|COL Giles, MAJ Ochsenknecht, CPT Khalil, LTC Koutlas, MAJ Jordan|
The Army uses the term "providers" to mean any licensed independent practitioner in the Medical Department. In an FST, this includes doctors and nurse anesthetists. Medical units may have physicians’ assistants and/or nurse practitioners, dentists, optometrists, etc.
Usually, the providers of an FST rotate in for 90 days at a time, unless they are extended. (Of course, the Army can do whatever it wants!) This policy came about after the first Gulf War, after which many medical practitioners who had been activated lost their civilian practices and subsequently resigned their commissions. Other members of the unit deploy for approximately 12 months.

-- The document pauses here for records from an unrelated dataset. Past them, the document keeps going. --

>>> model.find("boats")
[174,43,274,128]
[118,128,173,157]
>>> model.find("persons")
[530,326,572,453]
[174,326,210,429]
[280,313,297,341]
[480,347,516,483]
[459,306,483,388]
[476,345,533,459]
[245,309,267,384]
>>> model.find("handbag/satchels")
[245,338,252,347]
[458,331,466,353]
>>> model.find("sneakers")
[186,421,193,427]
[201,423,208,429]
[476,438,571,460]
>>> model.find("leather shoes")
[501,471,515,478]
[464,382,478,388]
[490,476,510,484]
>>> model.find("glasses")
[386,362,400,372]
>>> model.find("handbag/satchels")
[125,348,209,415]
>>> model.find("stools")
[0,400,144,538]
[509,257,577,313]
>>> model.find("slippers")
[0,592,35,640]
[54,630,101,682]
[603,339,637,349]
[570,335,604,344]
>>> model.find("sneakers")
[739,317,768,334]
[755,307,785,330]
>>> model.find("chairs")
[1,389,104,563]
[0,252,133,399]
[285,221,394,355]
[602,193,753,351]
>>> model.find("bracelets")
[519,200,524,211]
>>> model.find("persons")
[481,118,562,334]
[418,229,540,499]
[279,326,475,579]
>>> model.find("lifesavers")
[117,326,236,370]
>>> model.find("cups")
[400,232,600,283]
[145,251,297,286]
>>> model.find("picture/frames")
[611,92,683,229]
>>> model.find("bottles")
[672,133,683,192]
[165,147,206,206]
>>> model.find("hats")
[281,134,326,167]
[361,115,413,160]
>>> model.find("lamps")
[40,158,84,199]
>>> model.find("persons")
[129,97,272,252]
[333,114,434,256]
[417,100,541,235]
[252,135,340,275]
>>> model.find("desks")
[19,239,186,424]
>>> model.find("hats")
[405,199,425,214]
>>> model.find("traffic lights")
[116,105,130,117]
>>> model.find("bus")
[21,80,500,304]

|"Joker" repairing a vascular injury|
LTC Koutlas, MD, has been a reservist for about 6.5 years. His radio call sign is “Joker.” This is his 3rd mobilization; he has previously served for two tours in Iraq. A resident of North Carolina, he is a pediatric and adult cardiac surgeon.
|"Sawbones" repairs a muscle injury with help from Nguyen|
MAJ Jordan, MD, “Sawbones,” is our orthopedic surgeon. As a former infantry officer (HOO-AHH!), he was deployed with the 1st ID in Kosovo. He is the only active duty soldier in the unit. Due to his expertise, he not only performs surgery, but he also sees many clinic patients who require orthopedic consults.
|"Ox"giving a spinal anesthetic|
MAJ Ochsenknecht, CRNA, “Ox,” has 19 years of military service under his belt. He is a prior enlisted soldier who was a member of the signal corps. This is his 5th mobilization, 4th time overseas, and the 3rd deployment to a combat zone.
|The author, "Underdog," passing gas|
COL Giles, CRNA, “Underdog,” (me), just completed his 20th year of service. This is his 7th mobilization, 3rd overseas, and 2nd in a combat zone.
|"Rambo" in action|
CPT Khalil, MD, "Rambo," is our other general surgeon. He brings to the FST his expertise as a general surgeon, trauma specialist, and critical care provider. He would like nothing better than to go "outside the wire" on a mission. Fortunately for us and the wounded soldiers, providers will always be "Fobbits," a term for those who never leave the FOB.
The views expressed in this blog are those of the author only, and not necessarily of the US Army or the US Government. None of the information given is classified in nature.